Carrington Mortgage Services unexpectedly reported $300 million in losses on outstanding principal forbearances. The change is expected to have a slight impact on 5,000 loans across 73 different residential mortgage-backed securities transactions, according to Fitch Ratings.

Carrington previously indicated that the firm had no principal forbearances to report as losses. Servicers generally report principal forbearances as losses at the time of modification or later. Carrington revised its opinion when new data showed the company had $300 million in forbearances to report to various RMBS trusts. 

"Carrington stated that for non-HAMP modifications it follows PSA guidelines," Fitch noted. "Therefore, Carrington passes any principal forbearance amounts to the trust as losses only upon liquidation of the loan.
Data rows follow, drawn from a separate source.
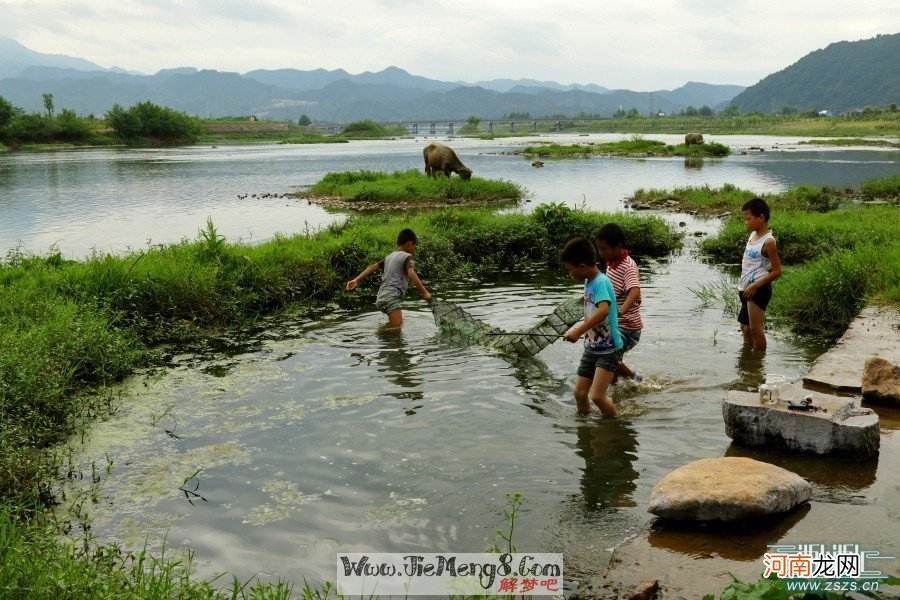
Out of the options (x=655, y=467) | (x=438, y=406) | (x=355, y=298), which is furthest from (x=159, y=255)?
(x=655, y=467)

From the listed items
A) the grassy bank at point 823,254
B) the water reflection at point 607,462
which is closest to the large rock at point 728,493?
the water reflection at point 607,462

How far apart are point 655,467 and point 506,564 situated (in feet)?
7.28

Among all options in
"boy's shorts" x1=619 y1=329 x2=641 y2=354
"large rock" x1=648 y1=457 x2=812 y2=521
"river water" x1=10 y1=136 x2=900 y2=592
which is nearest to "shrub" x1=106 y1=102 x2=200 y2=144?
"river water" x1=10 y1=136 x2=900 y2=592

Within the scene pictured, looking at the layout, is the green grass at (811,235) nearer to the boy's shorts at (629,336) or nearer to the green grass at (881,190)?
the boy's shorts at (629,336)

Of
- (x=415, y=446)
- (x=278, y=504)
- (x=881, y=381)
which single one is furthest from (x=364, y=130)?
(x=278, y=504)

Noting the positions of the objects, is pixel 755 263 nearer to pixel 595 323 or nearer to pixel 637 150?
pixel 595 323

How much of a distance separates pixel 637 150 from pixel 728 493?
6543cm

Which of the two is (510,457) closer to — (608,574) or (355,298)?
(608,574)

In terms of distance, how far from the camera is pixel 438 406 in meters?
8.03

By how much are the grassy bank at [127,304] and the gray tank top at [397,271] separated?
2.44 m

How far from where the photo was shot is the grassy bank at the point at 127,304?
187 inches

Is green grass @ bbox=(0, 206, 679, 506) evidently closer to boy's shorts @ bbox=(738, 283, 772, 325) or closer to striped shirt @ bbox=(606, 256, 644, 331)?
striped shirt @ bbox=(606, 256, 644, 331)

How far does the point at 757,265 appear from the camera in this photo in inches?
341

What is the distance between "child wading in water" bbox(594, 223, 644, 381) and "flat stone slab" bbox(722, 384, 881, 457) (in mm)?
1263
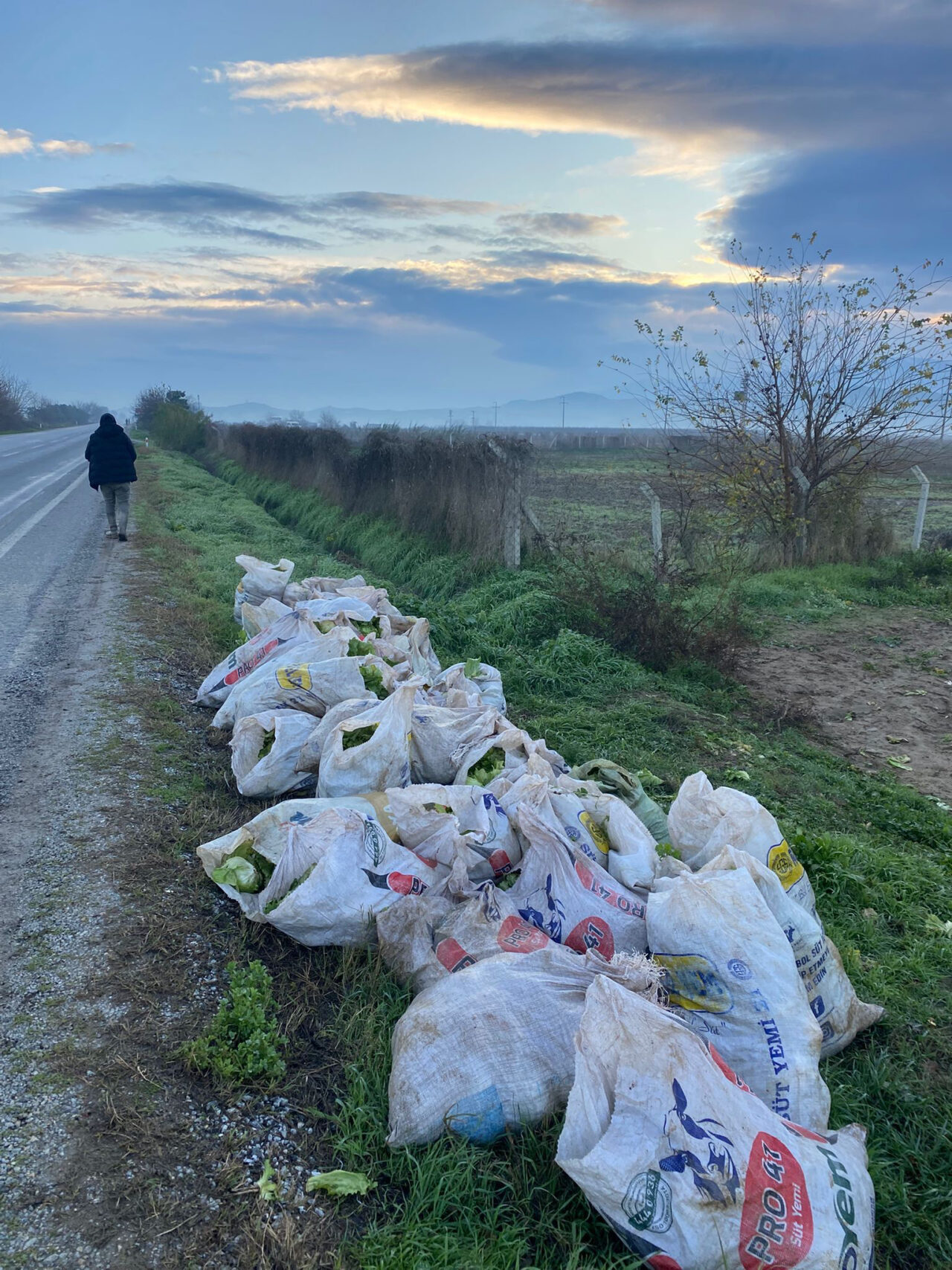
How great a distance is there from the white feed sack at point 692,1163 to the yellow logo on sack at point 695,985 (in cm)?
32

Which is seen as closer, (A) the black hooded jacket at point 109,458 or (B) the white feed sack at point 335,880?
(B) the white feed sack at point 335,880

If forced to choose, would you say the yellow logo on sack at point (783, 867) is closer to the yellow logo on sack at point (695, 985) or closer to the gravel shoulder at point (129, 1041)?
the yellow logo on sack at point (695, 985)

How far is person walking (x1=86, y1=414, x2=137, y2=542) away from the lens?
32.3ft

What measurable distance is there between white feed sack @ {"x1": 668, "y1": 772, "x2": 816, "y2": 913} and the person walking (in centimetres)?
879

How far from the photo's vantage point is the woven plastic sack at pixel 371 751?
3219 millimetres

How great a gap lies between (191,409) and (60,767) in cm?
3844

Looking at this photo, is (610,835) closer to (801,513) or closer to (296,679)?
(296,679)

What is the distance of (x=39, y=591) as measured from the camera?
714 centimetres

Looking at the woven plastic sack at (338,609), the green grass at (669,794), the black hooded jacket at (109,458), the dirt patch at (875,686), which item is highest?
the black hooded jacket at (109,458)

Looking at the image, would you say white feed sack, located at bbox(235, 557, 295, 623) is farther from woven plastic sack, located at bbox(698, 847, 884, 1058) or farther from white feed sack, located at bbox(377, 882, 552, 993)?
woven plastic sack, located at bbox(698, 847, 884, 1058)

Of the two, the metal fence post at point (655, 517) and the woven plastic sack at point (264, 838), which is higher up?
the metal fence post at point (655, 517)

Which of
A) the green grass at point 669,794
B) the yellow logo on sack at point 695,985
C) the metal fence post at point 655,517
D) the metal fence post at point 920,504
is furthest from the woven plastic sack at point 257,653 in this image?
the metal fence post at point 920,504

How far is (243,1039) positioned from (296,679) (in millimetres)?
1935

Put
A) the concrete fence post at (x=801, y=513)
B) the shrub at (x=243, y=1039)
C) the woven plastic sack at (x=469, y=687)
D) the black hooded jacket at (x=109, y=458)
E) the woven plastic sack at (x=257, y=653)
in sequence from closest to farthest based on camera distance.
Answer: the shrub at (x=243, y=1039) → the woven plastic sack at (x=469, y=687) → the woven plastic sack at (x=257, y=653) → the black hooded jacket at (x=109, y=458) → the concrete fence post at (x=801, y=513)
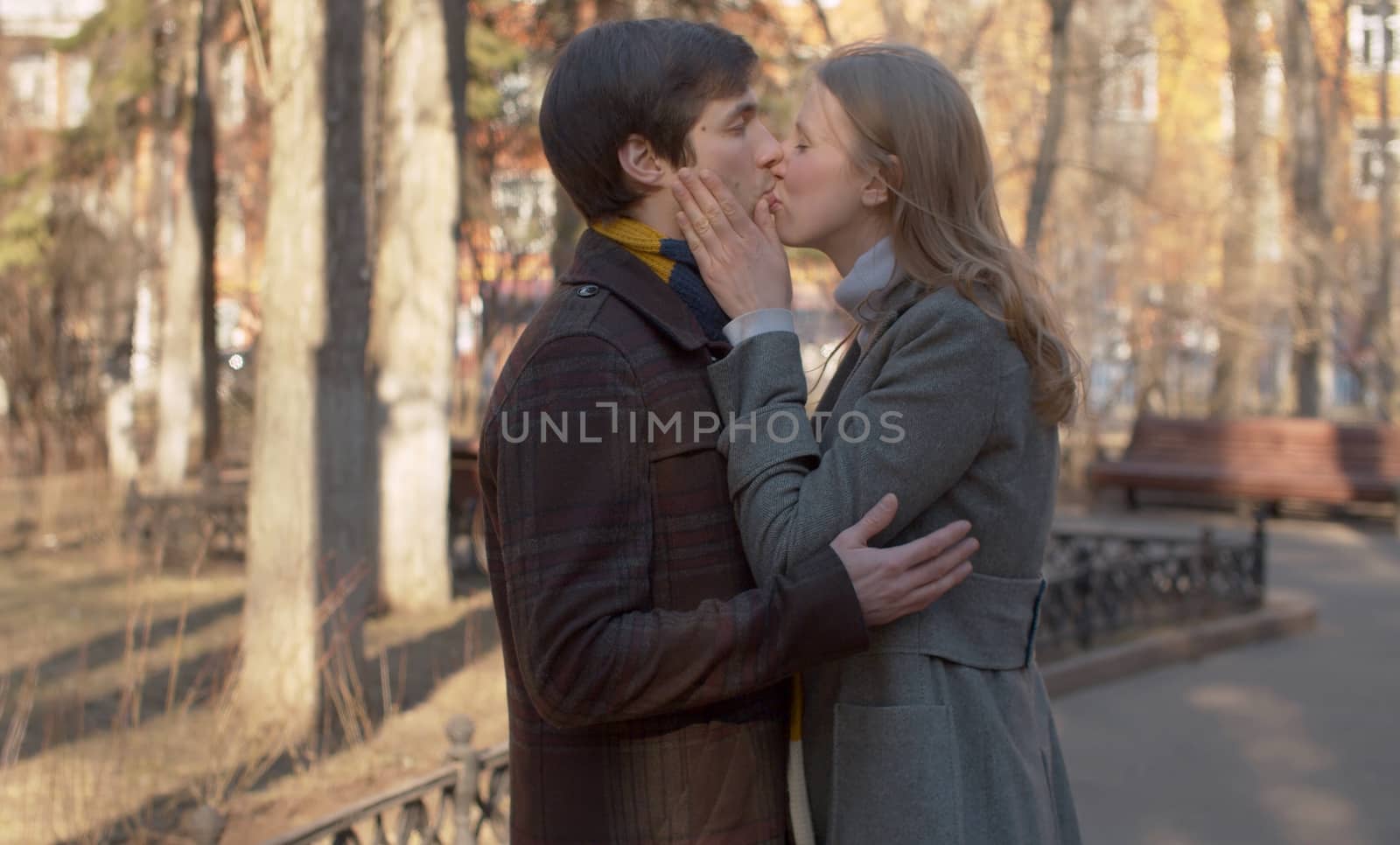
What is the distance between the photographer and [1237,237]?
2009 cm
Based on Carrington's intention to follow the PSAs, Fitch does not expect these forborne amounts to be reclassified."

Any impact on RMBS bond ratings is expected to be modest, the ratings giant added.  

RMBS investors began seeing the downside of principal forbearance modifications earlier this year when confusion over how to report them resulted in a $1 billion surprise loss on mortgage bonds backed by Nationstar-serviced loans. In May, Ocwen also reported $1 billion in reclassified principal forbearance losses.

At the time, Diane Pendley, managing director at Fitch, said the worst of the unexpected losses seems to be limited to Ocwen and Nationstar.

An uptick in servicing transfers highlighted the issue for RMBS investors.

"The  recent  increase  in  servicing  transfers  has  revealed  reporting inconsistencies  between  servicers," said Pendley. "Principal forbearance  reporting has become a concern for RMBS investors especially  those  sensitive  to  the timing of losses, though we’ve likely seen the worst of the trend with Nationstar and Ocwen."